About this exercise:
Each entry needs to be reproduced verbatim.

Supplied information:
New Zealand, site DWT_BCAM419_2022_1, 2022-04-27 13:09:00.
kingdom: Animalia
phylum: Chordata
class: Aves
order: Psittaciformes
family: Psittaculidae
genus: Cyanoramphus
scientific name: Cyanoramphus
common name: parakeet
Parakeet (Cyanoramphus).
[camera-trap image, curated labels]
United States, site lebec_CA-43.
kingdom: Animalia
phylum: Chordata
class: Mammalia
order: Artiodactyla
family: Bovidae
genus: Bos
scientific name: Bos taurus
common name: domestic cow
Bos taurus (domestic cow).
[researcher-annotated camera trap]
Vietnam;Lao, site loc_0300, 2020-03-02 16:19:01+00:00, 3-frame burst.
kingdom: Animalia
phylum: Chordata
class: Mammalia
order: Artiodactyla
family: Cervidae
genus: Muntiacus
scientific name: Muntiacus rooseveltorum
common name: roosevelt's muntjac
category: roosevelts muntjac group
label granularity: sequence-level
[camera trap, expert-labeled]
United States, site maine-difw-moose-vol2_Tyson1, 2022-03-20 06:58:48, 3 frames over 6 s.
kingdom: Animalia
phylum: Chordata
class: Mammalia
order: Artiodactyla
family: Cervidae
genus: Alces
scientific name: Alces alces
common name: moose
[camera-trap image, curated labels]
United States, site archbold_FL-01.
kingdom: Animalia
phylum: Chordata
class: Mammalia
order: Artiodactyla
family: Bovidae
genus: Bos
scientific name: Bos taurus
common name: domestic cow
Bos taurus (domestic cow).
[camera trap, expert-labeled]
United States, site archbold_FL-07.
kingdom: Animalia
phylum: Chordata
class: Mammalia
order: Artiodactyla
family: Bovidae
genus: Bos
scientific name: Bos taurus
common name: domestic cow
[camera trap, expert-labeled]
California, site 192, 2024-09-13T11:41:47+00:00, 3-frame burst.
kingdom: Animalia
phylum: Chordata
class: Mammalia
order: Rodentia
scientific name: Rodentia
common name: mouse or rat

Response:
New Zealand, site DWT_BCAM419_2022_1, 2022-04-27 13:09:00.
kingdom: Animalia
phylum: Chordata
class: Aves
order: Psittaciformes
family: Psittaculidae
genus: Cyanoramphus
scientific name: Cyanoramphus
common name: parakeet
Parakeet (Cyanoramphus).
[camera-trap image, curated labels]
United States, site lebec_CA-43.
kingdom: Animalia
phylum: Chordata
class: Mammalia
order: Artiodactyla
family: Bovidae
genus: Bos
scientific name: Bos taurus
common name: domestic cow
Bos taurus (domestic cow).
[researcher-annotated camera trap]
Vietnam;Lao, site loc_0300, 2020-03-02 16:19:01+00:00, 3-frame burst.
kingdom: Animalia
phylum: Chordata
class: Mammalia
order: Artiodactyla
family: Cervidae
genus: Muntiacus
scientific name: Muntiacus rooseveltorum
common name: roosevelt's muntjac
category: roosevelts muntjac group
label granularity: sequence-level
[camera trap, expert-labeled]
United States, site maine-difw-moose-vol2_Tyson1, 2022-03-20 06:58:48, 3 frames over 6 s.
kingdom: Animalia
phylum: Chordata
class: Mammalia
order: Artiodactyla
family: Cervidae
genus: Alces
scientific name: Alces alces
common name: moose
[camera-trap image, curated labels]
United States, site archbold_FL-01.
kingdom: Animalia
phylum: Chordata
class: Mammalia
order: Artiodactyla
family: Bovidae
genus: Bos
scientific name: Bos taurus
common name: domestic cow
Bos taurus (domestic cow).
[camera trap, expert-labeled]
United States, site archbold_FL-07.
kingdom: Animalia
phylum: Chordata
class: Mammalia
order: Artiodactyla
family: Bovidae
genus: Bos
scientific name: Bos taurus
common name: domestic cow
[camera trap, expert-labeled]
California, site 192, 2024-09-13T11:41:47+00:00, 3-frame burst.
kingdom: Animalia
phylum: Chordata
class: Mammalia
order: Rodentia
scientific name: Rodentia
common name: mouse or rat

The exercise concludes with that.